**文書の抜粋**

────────────────────

9/8 エレン・フルマン@Super Delux

  • エレン・フルマン:Long String Instrument*1
  • Sachiko-M:サイン・ウェーヴ
  • 石川高:笙
  • ブレット・ラーナー:箏
  • 灰野敬二:パーカッション
  1. フルマン:ソロ
  2. フルマン+Sachiko-M
  3. フルマン+石川+ラーナー
  4. フルマン+灰野
  5. (アンコール)フルマン+灰野+ラーナー

まずは、少々長くなるが、フルマン女史の創作楽器 "Long String Instrument" を説明してみよう。写真撮れれば良かったんだけど、「撮影禁止」ってデカデカと貼り紙してあったんでね。
(^_^;;

  • でかっ。Super Delux のフロアの3分の1くらいを占拠して、Long String Instrumentが組んである。けっこうな客の入りなので会場狭い(笑)。
  • フロアの両端に、住宅用建材みたいなぶっとい柱で支柱を組んであり、その間に金属製の“弦”が、ピアノのチューニングピンを流用したと思われる金属ボルトで張ってある。

────────────────────

**課題の条件**
上にあるエレン・フルマン公演の文章を、一字も変えずに全文引用してください。

**項目一覧**
────────────────────

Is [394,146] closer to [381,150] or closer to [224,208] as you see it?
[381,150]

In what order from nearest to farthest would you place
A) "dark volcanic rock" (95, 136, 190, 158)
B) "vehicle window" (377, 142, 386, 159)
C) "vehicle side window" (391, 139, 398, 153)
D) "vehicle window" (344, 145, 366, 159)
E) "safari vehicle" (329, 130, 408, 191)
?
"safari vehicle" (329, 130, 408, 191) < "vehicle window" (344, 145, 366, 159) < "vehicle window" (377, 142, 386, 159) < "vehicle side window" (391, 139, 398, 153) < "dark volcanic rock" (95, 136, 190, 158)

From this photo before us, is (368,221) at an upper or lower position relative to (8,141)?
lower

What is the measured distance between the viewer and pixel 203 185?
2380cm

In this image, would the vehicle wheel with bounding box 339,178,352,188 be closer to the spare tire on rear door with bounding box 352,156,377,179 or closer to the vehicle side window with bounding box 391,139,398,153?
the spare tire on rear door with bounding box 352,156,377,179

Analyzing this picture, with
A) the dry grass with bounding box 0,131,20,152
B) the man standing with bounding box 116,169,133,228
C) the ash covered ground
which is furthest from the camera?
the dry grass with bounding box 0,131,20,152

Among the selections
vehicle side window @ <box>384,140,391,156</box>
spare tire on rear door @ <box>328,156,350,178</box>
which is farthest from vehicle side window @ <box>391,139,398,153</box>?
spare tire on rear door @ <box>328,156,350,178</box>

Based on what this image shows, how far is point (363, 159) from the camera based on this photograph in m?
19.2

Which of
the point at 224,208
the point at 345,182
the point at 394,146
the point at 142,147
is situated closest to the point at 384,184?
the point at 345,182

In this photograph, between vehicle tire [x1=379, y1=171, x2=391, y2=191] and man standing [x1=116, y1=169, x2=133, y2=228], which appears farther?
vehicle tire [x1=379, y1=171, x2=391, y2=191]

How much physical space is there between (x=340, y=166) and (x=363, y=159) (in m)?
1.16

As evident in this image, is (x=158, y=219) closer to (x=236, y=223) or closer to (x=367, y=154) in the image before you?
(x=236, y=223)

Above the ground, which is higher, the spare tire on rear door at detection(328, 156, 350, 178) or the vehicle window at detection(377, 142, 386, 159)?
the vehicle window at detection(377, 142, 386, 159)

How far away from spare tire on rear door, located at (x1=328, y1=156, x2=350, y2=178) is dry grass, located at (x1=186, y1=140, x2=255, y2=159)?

────────────────────

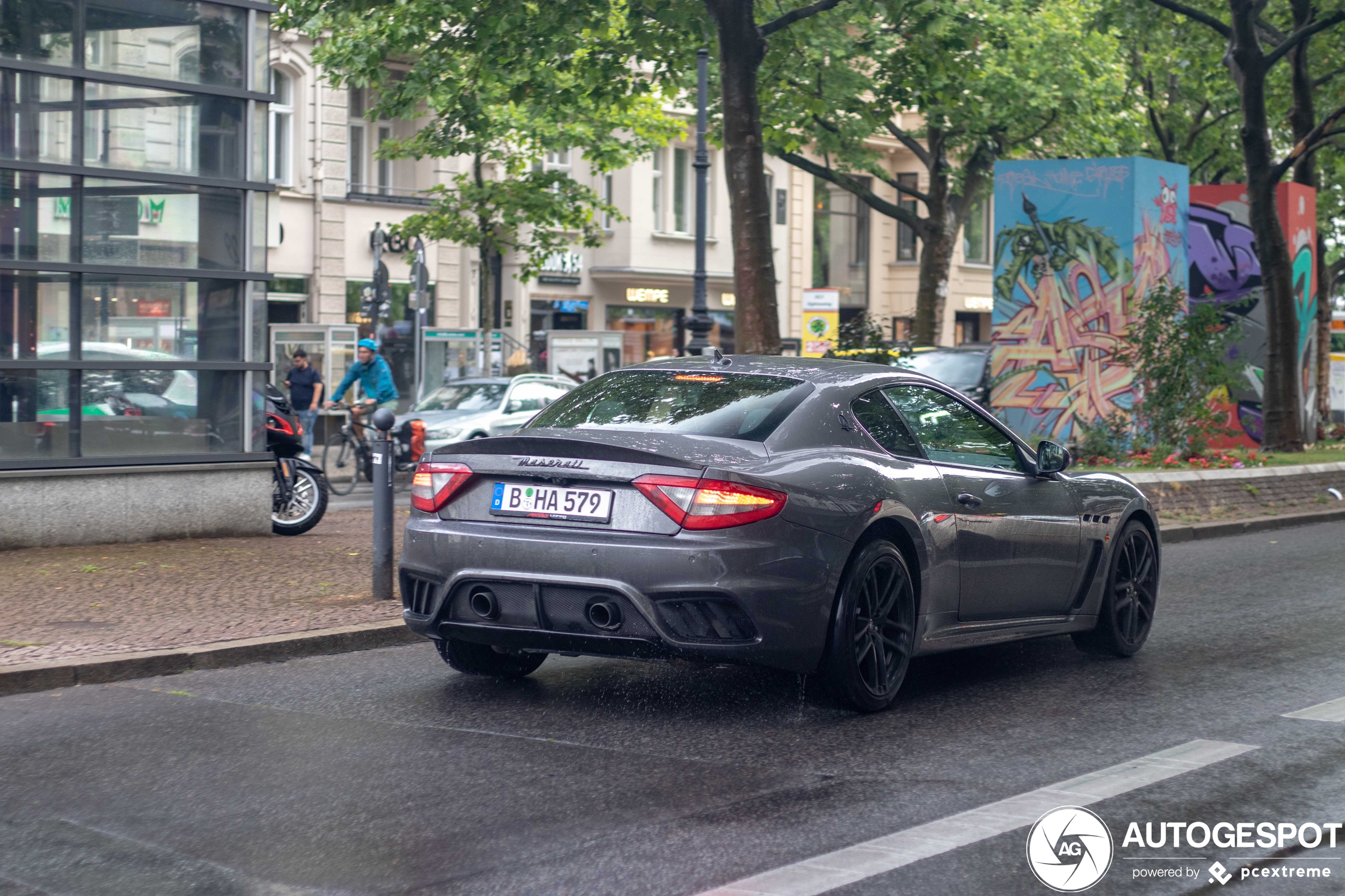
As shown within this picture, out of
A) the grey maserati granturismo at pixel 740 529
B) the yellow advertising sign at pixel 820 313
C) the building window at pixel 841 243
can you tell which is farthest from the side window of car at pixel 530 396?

────────────────────

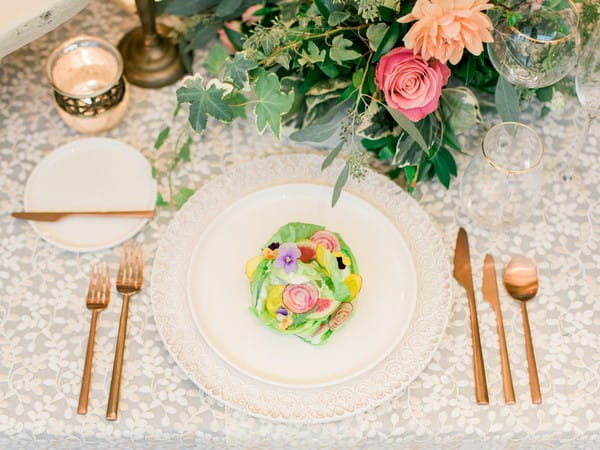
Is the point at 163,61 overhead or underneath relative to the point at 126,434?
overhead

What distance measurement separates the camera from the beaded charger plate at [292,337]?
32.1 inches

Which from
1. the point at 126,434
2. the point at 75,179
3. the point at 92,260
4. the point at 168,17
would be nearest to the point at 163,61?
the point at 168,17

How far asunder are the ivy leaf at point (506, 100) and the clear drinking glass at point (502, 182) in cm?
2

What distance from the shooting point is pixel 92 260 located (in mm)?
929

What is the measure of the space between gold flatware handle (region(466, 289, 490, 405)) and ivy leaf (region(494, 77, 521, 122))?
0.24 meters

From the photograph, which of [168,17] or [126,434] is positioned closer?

────────────────────

**結果は以下**
9/8 エレン・フルマン@Super Delux

  • エレン・フルマン:Long String Instrument*1
  • Sachiko-M:サイン・ウェーヴ
  • 石川高:笙
  • ブレット・ラーナー:箏
  • 灰野敬二:パーカッション
  1. フルマン:ソロ
  2. フルマン+Sachiko-M
  3. フルマン+石川+ラーナー
  4. フルマン+灰野
  5. (アンコール)フルマン+灰野+ラーナー

まずは、少々長くなるが、フルマン女史の創作楽器 "Long String Instrument" を説明してみよう。写真撮れれば良かったんだけど、「撮影禁止」ってデカデカと貼り紙してあったんでね。
(^_^;;

  • でかっ。Super Delux のフロアの3分の1くらいを占拠して、Long String Instrumentが組んである。けっこうな客の入りなので会場狭い(笑)。
  • フロアの両端に、住宅用建材みたいなぶっとい柱で支柱を組んであり、その間に金属製の“弦”が、ピアノのチューニングピンを流用したと思われる金属ボルトで張ってある。